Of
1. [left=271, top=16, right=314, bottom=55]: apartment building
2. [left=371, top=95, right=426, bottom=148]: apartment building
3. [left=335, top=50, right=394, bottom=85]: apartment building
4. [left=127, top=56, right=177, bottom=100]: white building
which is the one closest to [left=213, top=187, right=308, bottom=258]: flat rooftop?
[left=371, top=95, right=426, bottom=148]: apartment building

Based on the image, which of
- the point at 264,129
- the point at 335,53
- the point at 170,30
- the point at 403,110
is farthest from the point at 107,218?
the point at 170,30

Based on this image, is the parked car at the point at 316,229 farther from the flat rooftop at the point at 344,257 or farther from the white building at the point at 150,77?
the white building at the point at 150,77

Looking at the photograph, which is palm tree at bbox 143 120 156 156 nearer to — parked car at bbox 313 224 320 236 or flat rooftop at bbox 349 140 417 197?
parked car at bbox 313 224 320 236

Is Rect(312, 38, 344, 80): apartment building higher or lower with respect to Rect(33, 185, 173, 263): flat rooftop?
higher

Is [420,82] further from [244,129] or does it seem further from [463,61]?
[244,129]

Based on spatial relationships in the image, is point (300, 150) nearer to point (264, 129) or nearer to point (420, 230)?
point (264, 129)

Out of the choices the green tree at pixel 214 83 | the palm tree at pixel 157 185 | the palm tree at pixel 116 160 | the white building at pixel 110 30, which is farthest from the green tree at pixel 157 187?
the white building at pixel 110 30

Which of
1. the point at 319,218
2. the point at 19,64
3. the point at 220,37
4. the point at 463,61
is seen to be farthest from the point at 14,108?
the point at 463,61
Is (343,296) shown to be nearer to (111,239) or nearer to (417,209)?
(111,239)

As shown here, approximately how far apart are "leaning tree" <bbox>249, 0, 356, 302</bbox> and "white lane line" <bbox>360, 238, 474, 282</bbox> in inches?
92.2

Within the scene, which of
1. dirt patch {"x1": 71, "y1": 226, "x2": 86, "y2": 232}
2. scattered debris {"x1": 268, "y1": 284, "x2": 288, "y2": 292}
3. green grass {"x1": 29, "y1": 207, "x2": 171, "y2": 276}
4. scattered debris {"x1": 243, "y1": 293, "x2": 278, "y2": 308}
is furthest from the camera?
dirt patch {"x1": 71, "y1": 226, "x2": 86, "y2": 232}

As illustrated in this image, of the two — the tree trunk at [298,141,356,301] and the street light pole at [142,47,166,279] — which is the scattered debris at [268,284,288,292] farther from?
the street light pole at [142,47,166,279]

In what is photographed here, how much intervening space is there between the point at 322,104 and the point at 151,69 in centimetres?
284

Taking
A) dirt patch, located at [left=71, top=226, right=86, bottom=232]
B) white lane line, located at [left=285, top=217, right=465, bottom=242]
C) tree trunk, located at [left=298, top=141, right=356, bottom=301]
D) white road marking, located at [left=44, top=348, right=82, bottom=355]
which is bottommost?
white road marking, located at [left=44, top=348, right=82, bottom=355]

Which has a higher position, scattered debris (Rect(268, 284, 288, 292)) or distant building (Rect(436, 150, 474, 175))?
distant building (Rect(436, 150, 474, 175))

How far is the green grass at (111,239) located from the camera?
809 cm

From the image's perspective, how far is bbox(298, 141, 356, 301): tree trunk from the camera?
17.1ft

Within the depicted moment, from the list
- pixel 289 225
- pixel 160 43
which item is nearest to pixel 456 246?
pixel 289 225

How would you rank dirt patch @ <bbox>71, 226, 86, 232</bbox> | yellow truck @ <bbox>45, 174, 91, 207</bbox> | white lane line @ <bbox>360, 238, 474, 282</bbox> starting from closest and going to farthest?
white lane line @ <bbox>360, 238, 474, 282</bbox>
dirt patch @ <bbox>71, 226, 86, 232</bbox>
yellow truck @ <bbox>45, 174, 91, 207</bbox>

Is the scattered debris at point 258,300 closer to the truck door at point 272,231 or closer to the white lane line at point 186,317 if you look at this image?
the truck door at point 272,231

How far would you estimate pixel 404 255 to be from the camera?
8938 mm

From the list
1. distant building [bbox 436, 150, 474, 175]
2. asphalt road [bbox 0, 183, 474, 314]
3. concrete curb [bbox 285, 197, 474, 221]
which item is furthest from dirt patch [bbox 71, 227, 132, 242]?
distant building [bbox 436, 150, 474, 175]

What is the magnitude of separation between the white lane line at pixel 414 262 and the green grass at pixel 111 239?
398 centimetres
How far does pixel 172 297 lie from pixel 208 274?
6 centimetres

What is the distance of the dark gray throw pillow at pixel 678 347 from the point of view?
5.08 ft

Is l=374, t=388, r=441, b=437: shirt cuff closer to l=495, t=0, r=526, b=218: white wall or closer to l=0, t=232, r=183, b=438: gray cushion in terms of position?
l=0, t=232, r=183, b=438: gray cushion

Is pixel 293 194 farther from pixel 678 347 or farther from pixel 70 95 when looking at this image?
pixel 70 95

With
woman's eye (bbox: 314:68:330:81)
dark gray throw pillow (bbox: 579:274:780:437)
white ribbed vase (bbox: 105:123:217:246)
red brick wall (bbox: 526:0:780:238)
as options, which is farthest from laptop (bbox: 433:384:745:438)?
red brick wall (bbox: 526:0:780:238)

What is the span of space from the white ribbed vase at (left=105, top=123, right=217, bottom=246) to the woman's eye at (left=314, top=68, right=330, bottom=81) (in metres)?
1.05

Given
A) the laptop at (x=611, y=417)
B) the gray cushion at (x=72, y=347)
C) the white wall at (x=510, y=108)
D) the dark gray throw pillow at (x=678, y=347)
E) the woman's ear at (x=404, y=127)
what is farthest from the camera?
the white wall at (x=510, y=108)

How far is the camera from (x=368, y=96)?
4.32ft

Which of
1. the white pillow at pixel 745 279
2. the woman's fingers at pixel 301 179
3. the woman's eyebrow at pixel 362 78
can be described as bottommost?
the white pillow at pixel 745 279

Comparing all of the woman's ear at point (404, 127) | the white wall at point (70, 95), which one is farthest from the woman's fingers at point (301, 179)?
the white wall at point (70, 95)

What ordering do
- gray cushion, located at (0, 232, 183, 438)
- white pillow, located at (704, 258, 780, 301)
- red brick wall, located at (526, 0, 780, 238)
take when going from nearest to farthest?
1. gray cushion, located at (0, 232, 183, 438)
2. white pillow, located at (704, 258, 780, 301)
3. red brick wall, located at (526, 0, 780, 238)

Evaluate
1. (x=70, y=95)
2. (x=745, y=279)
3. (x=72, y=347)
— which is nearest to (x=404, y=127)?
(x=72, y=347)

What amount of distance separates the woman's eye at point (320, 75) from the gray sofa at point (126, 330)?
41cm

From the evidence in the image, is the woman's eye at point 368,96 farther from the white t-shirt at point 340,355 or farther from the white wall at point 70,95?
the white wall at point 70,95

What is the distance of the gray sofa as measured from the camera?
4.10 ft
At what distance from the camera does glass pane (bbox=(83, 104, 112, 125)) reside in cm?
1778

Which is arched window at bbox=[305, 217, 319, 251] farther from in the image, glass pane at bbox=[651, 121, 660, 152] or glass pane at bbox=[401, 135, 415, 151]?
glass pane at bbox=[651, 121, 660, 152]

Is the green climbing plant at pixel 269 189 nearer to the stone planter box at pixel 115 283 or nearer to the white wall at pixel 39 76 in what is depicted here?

━━━━━━━━━━━━━━━━━━━━

**Exercise directions**: Rewrite the lines above, changing each "Based on" to "Judging from" and leaving everything else untouched.

**Solution to the exercise**:
Of
1. [left=271, top=16, right=314, bottom=55]: apartment building
2. [left=371, top=95, right=426, bottom=148]: apartment building
3. [left=335, top=50, right=394, bottom=85]: apartment building
4. [left=127, top=56, right=177, bottom=100]: white building
which is the one closest to [left=213, top=187, right=308, bottom=258]: flat rooftop?
[left=371, top=95, right=426, bottom=148]: apartment building

Judging from the image, which of
- the point at 264,129
- the point at 335,53
- the point at 170,30
- the point at 403,110
is farthest from the point at 107,218?
the point at 170,30

Judging from this image, is the parked car at the point at 316,229 farther from the flat rooftop at the point at 344,257 or farther from the white building at the point at 150,77?
the white building at the point at 150,77

Looking at the photograph, which is palm tree at bbox 143 120 156 156 nearer to — parked car at bbox 313 224 320 236 or flat rooftop at bbox 349 140 417 197?
parked car at bbox 313 224 320 236

Is Rect(312, 38, 344, 80): apartment building higher or lower with respect to Rect(33, 185, 173, 263): flat rooftop?
higher

Is [420,82] further from [244,129] or does it seem further from [463,61]?
[244,129]

Judging from spatial relationships in the image, is point (300, 150) nearer to point (264, 129) or nearer to point (420, 230)?
point (264, 129)

Out of the choices the green tree at pixel 214 83 | the palm tree at pixel 157 185 | the palm tree at pixel 116 160 | the white building at pixel 110 30, which is farthest from the green tree at pixel 157 187?
the white building at pixel 110 30

Which of
1. the point at 319,218
2. the point at 19,64
3. the point at 220,37
4. the point at 463,61
is seen to be farthest from the point at 14,108?
the point at 463,61
Is (343,296) shown to be nearer to (111,239) or nearer to (417,209)?
(111,239)

As shown here, approximately how far apart are "leaning tree" <bbox>249, 0, 356, 302</bbox> and "white lane line" <bbox>360, 238, 474, 282</bbox> in inches?
92.2

Within the scene, which of
1. dirt patch {"x1": 71, "y1": 226, "x2": 86, "y2": 232}
2. scattered debris {"x1": 268, "y1": 284, "x2": 288, "y2": 292}
3. green grass {"x1": 29, "y1": 207, "x2": 171, "y2": 276}
4. scattered debris {"x1": 243, "y1": 293, "x2": 278, "y2": 308}
is furthest from the camera?
dirt patch {"x1": 71, "y1": 226, "x2": 86, "y2": 232}

As illustrated in this image, of the two — the tree trunk at [298,141,356,301] and the street light pole at [142,47,166,279] — which is the scattered debris at [268,284,288,292] farther from?
the street light pole at [142,47,166,279]

In what is photographed here, how much intervening space is there between the point at 322,104 and the point at 151,69 in centimetres?
284

Taking
A) dirt patch, located at [left=71, top=226, right=86, bottom=232]
B) white lane line, located at [left=285, top=217, right=465, bottom=242]
C) tree trunk, located at [left=298, top=141, right=356, bottom=301]
D) white road marking, located at [left=44, top=348, right=82, bottom=355]
which is bottommost?
white road marking, located at [left=44, top=348, right=82, bottom=355]

Which has a higher position, scattered debris (Rect(268, 284, 288, 292)) or distant building (Rect(436, 150, 474, 175))?
distant building (Rect(436, 150, 474, 175))

How far is the green grass at (111,239) located from the camera?
809 cm

From the image's perspective, how far is bbox(298, 141, 356, 301): tree trunk from the camera?
17.1ft

Within the depicted moment, from the list
- pixel 289 225
- pixel 160 43
which item is nearest to pixel 456 246?
pixel 289 225

How would you rank dirt patch @ <bbox>71, 226, 86, 232</bbox> | yellow truck @ <bbox>45, 174, 91, 207</bbox> | white lane line @ <bbox>360, 238, 474, 282</bbox> starting from closest and going to farthest?
white lane line @ <bbox>360, 238, 474, 282</bbox>
dirt patch @ <bbox>71, 226, 86, 232</bbox>
yellow truck @ <bbox>45, 174, 91, 207</bbox>

Is the scattered debris at point 258,300 closer to the truck door at point 272,231 or closer to the white lane line at point 186,317 if you look at this image?
the truck door at point 272,231

How far would you estimate pixel 404 255 to be from the camera?
8938 mm

From the list
1. distant building [bbox 436, 150, 474, 175]
2. asphalt road [bbox 0, 183, 474, 314]
3. concrete curb [bbox 285, 197, 474, 221]
which item is furthest from dirt patch [bbox 71, 227, 132, 242]?
distant building [bbox 436, 150, 474, 175]

What is the magnitude of separation between the white lane line at pixel 414 262 and the green grass at pixel 111 239?
398 centimetres
How far does pixel 172 297 lie from pixel 208 274?
6 centimetres

What is the distance of the dark gray throw pillow at pixel 678 347 from the point of view?
5.08 ft

Is l=374, t=388, r=441, b=437: shirt cuff closer to l=495, t=0, r=526, b=218: white wall or closer to l=0, t=232, r=183, b=438: gray cushion in terms of position?
l=0, t=232, r=183, b=438: gray cushion

Is pixel 293 194 farther from pixel 678 347 or farther from pixel 70 95 when looking at this image?
pixel 70 95

With
woman's eye (bbox: 314:68:330:81)
dark gray throw pillow (bbox: 579:274:780:437)
white ribbed vase (bbox: 105:123:217:246)
red brick wall (bbox: 526:0:780:238)
as options, which is farthest from laptop (bbox: 433:384:745:438)?
red brick wall (bbox: 526:0:780:238)

What is the span of space from the white ribbed vase at (left=105, top=123, right=217, bottom=246) to the woman's eye at (left=314, top=68, right=330, bottom=81) (in metres)?
1.05

Given
A) the laptop at (x=611, y=417)
B) the gray cushion at (x=72, y=347)
C) the white wall at (x=510, y=108)
D) the dark gray throw pillow at (x=678, y=347)
E) the woman's ear at (x=404, y=127)
what is farthest from the camera?
the white wall at (x=510, y=108)

How far is the camera from (x=368, y=96)?
4.32ft

Which of
1. the white pillow at pixel 745 279
2. the woman's fingers at pixel 301 179
3. the woman's eyebrow at pixel 362 78
can be described as bottommost?
the white pillow at pixel 745 279

Comparing all of the woman's ear at point (404, 127) | the white wall at point (70, 95), which one is farthest from the woman's fingers at point (301, 179)?
the white wall at point (70, 95)

What ordering do
- gray cushion, located at (0, 232, 183, 438)
- white pillow, located at (704, 258, 780, 301)
- red brick wall, located at (526, 0, 780, 238)
take when going from nearest to farthest?
1. gray cushion, located at (0, 232, 183, 438)
2. white pillow, located at (704, 258, 780, 301)
3. red brick wall, located at (526, 0, 780, 238)

Evaluate
1. (x=70, y=95)
2. (x=745, y=279)
3. (x=72, y=347)
— which is nearest to (x=404, y=127)?
(x=72, y=347)

What amount of distance separates the woman's eye at point (320, 75) from the gray sofa at point (126, 330)?
41cm

From the evidence in the image, is the woman's eye at point 368,96 farther from the white t-shirt at point 340,355 or farther from the white wall at point 70,95?
the white wall at point 70,95

What is the distance of the gray sofa as measured from the camera?
4.10 ft
At what distance from the camera does glass pane (bbox=(83, 104, 112, 125)) reside in cm?
1778

Which is arched window at bbox=[305, 217, 319, 251] farther from in the image, glass pane at bbox=[651, 121, 660, 152] or glass pane at bbox=[401, 135, 415, 151]?
glass pane at bbox=[651, 121, 660, 152]

Is the green climbing plant at pixel 269 189 nearer to the stone planter box at pixel 115 283 or nearer to the white wall at pixel 39 76 in what is depicted here?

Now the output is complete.